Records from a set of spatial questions

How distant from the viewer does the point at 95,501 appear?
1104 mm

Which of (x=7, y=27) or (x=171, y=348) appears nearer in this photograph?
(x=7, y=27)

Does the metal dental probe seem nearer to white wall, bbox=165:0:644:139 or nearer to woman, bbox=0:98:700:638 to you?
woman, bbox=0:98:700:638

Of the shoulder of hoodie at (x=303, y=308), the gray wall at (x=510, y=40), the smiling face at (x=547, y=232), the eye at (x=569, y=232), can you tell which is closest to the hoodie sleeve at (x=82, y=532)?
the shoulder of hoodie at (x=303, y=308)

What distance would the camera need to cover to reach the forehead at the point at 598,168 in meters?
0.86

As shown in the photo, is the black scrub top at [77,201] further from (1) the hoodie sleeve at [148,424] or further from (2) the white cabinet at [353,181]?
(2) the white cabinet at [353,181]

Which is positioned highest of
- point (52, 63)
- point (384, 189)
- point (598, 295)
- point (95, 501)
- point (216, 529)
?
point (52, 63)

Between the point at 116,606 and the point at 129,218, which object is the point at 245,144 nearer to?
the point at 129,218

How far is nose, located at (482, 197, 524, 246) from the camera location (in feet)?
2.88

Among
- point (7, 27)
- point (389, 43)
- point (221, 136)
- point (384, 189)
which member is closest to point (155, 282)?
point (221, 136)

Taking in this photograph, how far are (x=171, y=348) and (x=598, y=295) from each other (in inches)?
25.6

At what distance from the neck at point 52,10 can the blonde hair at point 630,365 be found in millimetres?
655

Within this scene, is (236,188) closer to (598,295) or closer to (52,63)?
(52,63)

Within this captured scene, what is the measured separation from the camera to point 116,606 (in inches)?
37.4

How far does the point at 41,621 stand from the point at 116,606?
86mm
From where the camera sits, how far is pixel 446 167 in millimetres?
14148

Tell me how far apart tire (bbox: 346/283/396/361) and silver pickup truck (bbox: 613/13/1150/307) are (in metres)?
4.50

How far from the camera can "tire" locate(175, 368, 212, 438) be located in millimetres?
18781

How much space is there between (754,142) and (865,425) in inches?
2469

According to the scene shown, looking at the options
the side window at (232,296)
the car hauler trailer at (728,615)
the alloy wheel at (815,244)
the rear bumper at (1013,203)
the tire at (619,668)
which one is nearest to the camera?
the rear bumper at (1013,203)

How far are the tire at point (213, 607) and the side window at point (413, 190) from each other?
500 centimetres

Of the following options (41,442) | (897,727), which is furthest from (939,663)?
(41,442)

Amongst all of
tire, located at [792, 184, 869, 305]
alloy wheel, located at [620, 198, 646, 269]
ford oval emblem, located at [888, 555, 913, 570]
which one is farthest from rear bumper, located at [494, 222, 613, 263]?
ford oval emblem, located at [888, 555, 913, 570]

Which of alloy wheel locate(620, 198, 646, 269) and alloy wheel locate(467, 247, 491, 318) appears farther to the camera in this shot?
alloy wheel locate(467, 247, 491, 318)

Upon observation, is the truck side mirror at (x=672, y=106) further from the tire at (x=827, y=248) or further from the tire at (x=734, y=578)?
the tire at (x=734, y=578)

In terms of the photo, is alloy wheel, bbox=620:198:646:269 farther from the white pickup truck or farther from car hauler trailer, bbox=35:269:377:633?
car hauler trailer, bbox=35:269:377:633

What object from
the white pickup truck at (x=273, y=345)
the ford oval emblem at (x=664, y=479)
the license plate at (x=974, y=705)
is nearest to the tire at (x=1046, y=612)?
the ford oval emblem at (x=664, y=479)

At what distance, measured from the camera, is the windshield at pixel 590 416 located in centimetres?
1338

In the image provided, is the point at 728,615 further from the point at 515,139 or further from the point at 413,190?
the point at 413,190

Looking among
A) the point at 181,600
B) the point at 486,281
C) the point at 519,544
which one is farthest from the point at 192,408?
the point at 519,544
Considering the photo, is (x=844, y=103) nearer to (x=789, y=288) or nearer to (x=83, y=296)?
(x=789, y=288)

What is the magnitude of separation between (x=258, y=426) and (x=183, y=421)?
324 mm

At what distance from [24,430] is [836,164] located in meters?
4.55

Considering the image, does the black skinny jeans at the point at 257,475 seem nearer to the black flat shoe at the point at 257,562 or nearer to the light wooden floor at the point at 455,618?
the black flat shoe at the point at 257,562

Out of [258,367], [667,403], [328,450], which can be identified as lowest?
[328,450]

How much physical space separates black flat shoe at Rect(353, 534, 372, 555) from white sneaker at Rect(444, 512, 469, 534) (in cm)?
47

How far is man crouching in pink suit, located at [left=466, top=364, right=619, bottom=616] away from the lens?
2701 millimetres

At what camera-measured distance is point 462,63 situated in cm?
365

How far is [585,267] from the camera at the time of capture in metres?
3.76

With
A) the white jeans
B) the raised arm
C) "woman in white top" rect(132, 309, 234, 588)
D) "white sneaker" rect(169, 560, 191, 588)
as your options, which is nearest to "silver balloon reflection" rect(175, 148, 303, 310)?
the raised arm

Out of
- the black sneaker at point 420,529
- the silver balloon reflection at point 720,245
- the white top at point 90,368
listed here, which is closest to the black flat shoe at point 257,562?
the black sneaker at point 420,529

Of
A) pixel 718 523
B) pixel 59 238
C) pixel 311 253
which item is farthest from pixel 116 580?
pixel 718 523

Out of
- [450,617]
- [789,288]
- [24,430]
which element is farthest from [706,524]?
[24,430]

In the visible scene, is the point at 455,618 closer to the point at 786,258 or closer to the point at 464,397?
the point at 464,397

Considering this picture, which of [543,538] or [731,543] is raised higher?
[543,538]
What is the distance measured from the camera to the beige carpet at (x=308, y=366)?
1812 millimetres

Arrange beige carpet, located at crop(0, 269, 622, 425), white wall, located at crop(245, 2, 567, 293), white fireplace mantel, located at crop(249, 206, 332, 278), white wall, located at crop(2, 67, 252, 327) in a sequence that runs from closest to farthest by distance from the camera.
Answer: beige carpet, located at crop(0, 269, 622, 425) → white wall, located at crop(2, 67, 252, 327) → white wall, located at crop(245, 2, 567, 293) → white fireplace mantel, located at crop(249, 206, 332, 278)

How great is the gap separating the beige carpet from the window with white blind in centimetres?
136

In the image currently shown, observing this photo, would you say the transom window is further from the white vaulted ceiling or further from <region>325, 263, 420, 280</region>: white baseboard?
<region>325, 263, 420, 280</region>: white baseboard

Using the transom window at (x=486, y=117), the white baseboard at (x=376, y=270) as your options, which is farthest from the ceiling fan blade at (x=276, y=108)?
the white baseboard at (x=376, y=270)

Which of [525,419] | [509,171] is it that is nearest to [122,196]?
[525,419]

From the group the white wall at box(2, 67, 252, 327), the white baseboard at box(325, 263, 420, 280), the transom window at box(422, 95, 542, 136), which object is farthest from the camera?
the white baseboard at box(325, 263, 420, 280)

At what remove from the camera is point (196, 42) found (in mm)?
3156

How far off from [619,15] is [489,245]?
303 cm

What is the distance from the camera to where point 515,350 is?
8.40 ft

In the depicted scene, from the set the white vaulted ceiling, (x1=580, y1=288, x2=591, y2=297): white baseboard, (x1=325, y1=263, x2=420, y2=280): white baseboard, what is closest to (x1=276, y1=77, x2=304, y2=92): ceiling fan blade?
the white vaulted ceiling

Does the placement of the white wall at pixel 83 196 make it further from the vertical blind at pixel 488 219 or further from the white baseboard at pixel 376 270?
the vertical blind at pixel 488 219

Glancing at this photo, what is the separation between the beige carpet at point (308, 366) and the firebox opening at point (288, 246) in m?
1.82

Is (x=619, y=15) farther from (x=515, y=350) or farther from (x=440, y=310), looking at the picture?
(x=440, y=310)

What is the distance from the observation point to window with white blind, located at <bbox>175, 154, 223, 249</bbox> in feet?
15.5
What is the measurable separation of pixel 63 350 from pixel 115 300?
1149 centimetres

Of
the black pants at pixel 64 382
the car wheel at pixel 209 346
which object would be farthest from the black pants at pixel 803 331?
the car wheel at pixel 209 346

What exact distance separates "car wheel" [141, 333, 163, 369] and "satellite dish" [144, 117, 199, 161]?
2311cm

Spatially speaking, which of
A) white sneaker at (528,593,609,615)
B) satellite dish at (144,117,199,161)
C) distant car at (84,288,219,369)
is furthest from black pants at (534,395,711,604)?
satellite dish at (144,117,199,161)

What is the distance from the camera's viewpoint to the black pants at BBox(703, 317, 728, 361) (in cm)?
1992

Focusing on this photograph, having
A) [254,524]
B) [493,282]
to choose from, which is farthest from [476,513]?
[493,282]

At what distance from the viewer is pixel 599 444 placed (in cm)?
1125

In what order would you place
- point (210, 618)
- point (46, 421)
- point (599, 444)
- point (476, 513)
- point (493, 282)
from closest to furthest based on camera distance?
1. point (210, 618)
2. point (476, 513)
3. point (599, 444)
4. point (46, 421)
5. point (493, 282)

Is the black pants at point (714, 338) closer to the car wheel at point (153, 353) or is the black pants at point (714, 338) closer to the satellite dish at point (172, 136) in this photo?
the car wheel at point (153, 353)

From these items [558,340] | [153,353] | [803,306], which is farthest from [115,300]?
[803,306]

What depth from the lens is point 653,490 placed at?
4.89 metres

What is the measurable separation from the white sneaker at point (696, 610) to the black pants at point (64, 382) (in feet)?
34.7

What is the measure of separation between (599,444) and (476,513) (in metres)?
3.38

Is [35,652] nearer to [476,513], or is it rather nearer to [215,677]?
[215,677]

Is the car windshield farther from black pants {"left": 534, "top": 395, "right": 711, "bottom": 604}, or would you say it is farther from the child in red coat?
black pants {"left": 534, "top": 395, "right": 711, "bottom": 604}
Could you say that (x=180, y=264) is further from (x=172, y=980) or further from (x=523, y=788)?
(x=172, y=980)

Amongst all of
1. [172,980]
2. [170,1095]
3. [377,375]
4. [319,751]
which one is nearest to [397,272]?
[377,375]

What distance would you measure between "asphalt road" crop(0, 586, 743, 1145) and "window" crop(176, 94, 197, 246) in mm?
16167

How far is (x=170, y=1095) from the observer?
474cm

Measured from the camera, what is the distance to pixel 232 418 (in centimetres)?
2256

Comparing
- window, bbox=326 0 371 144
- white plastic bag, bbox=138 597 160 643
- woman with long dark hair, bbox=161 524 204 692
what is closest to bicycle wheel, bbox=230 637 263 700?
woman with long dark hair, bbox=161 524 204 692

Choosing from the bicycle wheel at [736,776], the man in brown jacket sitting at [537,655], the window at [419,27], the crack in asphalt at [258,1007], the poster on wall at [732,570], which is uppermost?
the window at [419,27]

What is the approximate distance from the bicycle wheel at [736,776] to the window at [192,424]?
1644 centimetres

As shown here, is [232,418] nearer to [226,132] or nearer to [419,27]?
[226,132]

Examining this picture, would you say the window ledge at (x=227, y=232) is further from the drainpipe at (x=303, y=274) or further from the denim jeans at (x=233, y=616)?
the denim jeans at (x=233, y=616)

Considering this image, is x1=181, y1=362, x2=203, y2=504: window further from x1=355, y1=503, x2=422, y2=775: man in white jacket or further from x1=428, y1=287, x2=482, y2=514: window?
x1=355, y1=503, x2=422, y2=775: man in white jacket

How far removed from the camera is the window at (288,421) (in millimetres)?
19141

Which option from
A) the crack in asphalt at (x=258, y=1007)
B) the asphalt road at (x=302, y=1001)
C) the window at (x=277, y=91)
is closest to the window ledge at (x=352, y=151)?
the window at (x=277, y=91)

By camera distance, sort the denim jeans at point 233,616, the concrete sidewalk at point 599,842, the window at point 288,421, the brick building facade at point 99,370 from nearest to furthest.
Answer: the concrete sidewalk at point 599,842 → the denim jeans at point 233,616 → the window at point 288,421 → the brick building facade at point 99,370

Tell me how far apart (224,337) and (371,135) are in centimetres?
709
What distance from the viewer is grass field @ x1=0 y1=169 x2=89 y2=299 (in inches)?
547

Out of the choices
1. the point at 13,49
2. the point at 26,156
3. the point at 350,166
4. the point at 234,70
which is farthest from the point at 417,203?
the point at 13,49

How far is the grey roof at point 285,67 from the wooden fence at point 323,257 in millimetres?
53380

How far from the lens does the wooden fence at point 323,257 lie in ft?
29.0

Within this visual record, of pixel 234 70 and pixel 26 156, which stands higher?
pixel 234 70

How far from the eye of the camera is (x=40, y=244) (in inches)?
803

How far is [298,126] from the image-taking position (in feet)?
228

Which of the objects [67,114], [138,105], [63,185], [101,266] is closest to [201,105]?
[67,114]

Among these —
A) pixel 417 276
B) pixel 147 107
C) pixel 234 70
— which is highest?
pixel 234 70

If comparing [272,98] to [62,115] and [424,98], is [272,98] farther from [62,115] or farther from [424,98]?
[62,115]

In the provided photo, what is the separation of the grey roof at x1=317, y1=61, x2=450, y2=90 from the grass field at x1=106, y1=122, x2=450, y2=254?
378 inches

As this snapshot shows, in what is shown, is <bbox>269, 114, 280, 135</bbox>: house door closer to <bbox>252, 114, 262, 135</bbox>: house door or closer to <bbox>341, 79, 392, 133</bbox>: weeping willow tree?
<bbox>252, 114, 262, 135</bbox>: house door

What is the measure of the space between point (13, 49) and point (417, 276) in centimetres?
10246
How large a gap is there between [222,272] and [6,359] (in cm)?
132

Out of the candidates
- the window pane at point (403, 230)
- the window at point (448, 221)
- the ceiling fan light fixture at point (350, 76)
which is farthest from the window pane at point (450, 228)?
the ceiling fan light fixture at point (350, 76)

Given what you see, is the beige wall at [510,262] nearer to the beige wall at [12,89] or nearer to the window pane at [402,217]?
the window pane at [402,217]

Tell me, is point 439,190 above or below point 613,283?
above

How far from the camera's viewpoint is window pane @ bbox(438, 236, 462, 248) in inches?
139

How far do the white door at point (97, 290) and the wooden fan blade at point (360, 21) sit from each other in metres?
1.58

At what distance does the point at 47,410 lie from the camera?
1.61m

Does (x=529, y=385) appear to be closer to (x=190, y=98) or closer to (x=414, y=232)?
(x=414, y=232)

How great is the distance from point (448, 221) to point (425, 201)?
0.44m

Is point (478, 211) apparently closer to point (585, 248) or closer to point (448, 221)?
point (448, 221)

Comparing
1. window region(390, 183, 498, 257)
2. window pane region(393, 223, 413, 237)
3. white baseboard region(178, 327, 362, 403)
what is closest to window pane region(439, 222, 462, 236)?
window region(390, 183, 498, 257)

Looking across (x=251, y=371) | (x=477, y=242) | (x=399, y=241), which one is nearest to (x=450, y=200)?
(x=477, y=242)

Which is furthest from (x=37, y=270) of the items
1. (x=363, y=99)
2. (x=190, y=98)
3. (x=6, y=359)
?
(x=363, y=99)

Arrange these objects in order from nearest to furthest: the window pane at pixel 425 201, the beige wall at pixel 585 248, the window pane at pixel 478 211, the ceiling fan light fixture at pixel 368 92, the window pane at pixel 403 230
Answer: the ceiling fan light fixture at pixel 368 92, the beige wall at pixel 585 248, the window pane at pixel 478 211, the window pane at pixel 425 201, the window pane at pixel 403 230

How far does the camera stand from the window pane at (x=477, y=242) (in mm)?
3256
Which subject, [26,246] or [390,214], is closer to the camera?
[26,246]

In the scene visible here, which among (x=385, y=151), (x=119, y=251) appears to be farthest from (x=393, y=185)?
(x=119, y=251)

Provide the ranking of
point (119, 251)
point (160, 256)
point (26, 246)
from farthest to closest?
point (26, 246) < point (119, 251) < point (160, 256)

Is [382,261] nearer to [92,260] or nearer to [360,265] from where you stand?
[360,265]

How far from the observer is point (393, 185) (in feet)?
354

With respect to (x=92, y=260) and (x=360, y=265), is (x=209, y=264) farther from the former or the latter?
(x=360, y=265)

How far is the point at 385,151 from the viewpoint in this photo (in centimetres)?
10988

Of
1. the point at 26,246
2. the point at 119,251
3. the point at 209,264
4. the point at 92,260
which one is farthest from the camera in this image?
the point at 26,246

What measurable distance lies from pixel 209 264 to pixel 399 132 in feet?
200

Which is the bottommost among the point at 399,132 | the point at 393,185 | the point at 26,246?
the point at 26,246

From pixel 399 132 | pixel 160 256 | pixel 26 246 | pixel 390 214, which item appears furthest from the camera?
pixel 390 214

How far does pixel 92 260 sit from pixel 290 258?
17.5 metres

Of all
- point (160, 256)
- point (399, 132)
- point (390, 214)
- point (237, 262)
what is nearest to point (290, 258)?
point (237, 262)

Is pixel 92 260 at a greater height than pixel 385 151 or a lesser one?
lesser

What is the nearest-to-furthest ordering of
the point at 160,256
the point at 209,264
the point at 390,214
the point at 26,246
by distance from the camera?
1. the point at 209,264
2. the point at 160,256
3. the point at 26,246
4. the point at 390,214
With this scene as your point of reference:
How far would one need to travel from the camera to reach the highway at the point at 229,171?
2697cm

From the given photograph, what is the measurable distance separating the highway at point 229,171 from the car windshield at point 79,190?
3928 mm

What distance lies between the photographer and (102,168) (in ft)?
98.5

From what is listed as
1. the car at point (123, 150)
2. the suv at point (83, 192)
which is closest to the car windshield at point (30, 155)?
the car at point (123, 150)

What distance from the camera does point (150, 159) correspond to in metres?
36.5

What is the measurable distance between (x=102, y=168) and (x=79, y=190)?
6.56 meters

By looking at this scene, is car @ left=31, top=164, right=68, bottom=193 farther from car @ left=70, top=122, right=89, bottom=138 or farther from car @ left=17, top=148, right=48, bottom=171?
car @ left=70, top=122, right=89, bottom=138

GIVEN INSTRUCTION: Copy word for word the lines of the listing above, from the line containing "Is (x=619, y=15)" through the line containing "1149 centimetres", including both of those lines.

RESPONSE FOR THIS EXERCISE:
Is (x=619, y=15) farther from (x=515, y=350) or farther from (x=440, y=310), looking at the picture?
(x=440, y=310)

What is the distance from the observation point to window with white blind, located at <bbox>175, 154, 223, 249</bbox> in feet?
15.5
What is the measurable separation of pixel 63 350 from pixel 115 300?
1149 centimetres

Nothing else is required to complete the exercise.